*Texto extraído*
Corría diciembre de 2007. El estampido de cohetes y de bombas de estruendo era un claro aviso de que la gente festejaba la llegada de 2008. Esta es la tradicional manera de expresar los sueños, la alegría renovada y la esperanza de que algo lindo podría suceder en el nuevo año.
Pero no es color de rosas para todo el mundo. Las excepciones están presentes en todos los momentos de la vida, y lo que le tocó vivir al matrimonio de la abogada Cristina Lizárraga y del comerciante Antonio Juan Ramón fue una de ellas. Aquella noche, mientras la mayoría de la gente celebraba con un arsenal de cohetes y de fuegos de artificio la llegada de 2008, y la gente salía a la calle para ver el espectáculo, Cristina, su marido y su única hija María Victoria, que tenía tres años y medio, recibieron el nuevo año en una habitación herméticamente cerrada porque la niña no soportaba el ruido de los cohetes ni los fuegos de artificio.

*Material proporcionado*

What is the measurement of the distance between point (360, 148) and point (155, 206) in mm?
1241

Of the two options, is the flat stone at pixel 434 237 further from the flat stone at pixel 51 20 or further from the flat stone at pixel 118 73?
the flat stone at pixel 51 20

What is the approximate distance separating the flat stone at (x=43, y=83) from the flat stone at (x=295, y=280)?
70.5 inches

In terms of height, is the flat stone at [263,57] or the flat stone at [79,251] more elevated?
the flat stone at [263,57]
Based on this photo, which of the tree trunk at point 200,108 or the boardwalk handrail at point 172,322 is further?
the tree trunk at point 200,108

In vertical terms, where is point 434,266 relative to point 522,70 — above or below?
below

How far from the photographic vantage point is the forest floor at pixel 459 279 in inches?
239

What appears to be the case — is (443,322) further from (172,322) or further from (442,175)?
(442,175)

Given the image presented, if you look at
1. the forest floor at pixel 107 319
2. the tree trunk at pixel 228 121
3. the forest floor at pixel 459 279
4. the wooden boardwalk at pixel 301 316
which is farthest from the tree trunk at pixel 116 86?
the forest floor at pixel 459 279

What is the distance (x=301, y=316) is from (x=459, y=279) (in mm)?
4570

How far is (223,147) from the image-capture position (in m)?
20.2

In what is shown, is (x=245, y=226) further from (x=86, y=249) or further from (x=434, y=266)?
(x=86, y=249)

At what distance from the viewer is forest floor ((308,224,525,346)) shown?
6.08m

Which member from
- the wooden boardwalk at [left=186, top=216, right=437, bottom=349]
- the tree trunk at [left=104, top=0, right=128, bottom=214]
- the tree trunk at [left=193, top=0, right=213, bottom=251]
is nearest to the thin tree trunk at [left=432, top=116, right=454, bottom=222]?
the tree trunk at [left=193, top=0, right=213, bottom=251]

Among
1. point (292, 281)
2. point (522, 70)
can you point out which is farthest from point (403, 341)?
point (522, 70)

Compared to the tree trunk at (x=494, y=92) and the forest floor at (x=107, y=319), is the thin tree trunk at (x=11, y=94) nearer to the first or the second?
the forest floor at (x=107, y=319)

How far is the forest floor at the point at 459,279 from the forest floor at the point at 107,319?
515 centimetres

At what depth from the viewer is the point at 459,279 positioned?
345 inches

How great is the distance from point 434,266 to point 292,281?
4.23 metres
--
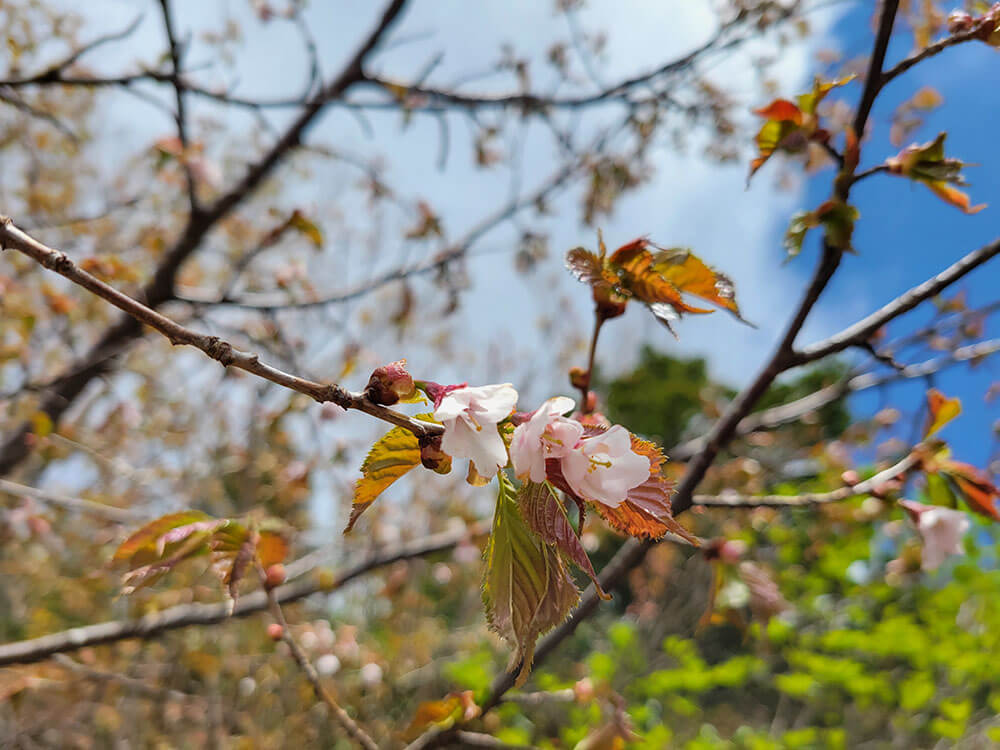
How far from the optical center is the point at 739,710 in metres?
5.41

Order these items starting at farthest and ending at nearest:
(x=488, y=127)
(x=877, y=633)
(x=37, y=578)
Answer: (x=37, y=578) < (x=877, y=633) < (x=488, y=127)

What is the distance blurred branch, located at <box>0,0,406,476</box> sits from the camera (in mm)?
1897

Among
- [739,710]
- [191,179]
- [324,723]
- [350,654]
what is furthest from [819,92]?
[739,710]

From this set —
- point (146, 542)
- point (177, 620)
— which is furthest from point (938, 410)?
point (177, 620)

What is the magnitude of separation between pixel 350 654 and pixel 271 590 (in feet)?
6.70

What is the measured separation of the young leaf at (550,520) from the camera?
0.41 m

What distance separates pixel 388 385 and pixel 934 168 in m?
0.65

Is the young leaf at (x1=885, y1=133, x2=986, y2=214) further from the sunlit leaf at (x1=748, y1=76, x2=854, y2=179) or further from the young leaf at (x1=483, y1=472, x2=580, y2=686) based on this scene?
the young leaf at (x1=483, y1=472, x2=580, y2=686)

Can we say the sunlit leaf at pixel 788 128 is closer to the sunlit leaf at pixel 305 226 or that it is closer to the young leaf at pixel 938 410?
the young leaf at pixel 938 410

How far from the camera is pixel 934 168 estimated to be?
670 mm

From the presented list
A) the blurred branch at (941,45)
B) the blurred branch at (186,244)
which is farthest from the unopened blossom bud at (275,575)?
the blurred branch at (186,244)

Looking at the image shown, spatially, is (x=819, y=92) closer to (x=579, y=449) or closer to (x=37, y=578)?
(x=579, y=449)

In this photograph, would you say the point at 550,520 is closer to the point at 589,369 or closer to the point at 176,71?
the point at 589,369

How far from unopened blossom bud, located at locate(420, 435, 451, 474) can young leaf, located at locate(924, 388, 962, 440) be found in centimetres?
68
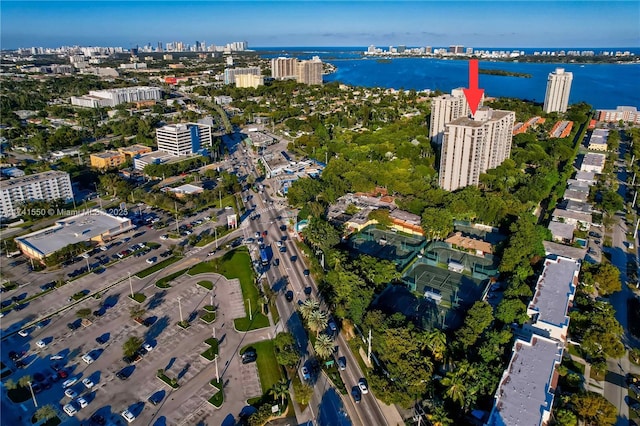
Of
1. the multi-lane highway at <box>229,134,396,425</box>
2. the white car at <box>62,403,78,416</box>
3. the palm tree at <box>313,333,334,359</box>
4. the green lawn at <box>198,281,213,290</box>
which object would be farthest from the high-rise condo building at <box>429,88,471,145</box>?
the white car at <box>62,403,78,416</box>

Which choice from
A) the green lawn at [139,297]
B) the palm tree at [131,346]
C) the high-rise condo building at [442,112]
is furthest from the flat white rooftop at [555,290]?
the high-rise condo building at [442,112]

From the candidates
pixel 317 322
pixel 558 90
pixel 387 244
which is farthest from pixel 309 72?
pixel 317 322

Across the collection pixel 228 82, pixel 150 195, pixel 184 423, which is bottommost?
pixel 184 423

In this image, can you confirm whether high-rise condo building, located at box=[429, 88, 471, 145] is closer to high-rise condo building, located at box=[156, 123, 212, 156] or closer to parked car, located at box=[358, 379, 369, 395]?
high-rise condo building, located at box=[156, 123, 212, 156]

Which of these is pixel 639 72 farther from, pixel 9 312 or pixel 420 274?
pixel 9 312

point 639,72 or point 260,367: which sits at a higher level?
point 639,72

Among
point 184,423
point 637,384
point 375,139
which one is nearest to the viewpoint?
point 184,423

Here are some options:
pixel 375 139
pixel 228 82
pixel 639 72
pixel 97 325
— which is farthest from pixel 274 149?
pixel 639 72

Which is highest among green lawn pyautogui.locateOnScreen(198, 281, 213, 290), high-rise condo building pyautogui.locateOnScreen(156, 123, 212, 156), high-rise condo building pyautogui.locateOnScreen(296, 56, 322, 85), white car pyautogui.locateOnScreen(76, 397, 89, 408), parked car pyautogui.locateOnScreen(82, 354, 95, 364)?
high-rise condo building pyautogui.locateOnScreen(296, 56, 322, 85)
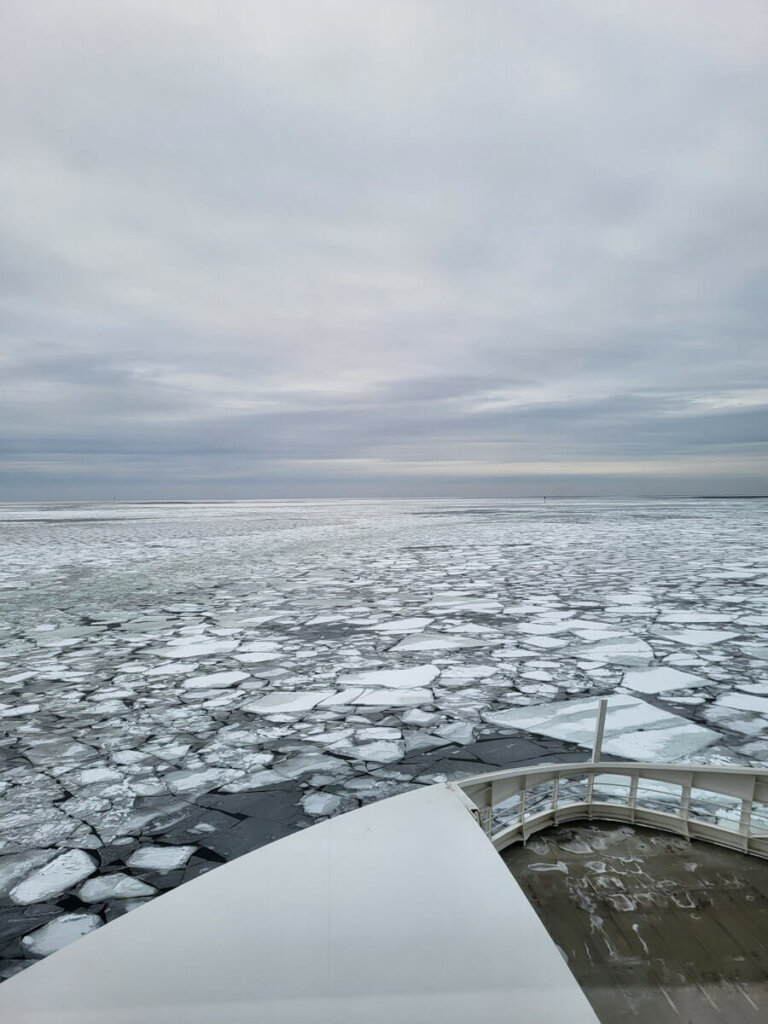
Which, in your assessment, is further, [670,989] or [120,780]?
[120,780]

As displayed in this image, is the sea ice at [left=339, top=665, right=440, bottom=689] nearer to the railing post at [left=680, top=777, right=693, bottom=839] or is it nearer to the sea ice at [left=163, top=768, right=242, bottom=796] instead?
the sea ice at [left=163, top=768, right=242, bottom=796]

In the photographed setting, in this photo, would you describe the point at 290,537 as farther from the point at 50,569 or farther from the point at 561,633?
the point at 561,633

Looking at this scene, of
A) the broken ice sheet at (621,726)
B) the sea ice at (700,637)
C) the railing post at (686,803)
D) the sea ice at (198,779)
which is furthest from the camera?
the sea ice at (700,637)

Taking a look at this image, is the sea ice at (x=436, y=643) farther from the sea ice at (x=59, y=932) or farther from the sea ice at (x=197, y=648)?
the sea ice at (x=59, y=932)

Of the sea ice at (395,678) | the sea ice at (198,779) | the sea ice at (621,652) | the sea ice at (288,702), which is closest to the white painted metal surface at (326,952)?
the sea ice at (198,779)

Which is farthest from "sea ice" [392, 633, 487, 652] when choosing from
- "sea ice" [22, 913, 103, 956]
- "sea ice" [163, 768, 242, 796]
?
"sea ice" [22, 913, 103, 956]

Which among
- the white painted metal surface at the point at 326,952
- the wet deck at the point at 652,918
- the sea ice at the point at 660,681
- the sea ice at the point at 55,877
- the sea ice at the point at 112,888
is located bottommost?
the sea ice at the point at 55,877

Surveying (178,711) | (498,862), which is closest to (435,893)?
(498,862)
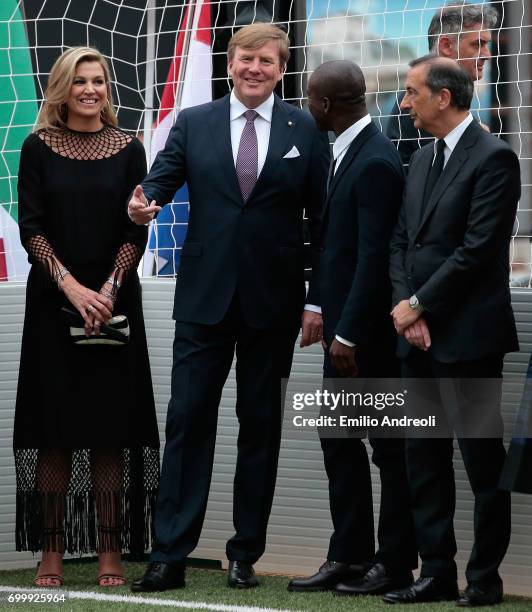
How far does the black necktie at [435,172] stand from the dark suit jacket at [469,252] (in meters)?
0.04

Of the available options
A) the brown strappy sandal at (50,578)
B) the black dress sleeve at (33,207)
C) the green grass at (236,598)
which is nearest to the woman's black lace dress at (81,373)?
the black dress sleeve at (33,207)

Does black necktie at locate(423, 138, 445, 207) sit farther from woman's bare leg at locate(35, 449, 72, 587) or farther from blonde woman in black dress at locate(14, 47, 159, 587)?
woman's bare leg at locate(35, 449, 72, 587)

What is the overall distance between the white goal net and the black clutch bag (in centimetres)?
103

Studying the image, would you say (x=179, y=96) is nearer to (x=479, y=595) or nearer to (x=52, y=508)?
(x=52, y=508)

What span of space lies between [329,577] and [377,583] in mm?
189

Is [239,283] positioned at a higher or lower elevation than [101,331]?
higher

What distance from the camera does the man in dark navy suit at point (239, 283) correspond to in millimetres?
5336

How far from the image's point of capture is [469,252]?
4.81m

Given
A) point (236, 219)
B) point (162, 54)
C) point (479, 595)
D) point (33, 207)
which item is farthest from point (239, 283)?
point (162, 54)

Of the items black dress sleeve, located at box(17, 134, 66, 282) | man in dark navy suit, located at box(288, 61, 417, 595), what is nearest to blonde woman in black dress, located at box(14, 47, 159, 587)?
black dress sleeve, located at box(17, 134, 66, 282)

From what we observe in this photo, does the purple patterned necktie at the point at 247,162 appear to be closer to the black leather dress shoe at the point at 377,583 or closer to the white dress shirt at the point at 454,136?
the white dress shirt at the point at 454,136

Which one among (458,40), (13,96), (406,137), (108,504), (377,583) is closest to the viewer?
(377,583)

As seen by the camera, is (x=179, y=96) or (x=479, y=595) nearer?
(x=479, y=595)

*Consignas del ejercicio*
[A] Enumere todas las personas que se nombran en el texto extraído.
[B] Según el texto extraído, ¿qué edad tenía María Victoria?
Este material procede de una fuente distinta a la del texto extraído.

*Soluciones*
[A] Cristina Lizárraga, Antonio Juan Ramón, María Victoria

[B] Tres años y medio.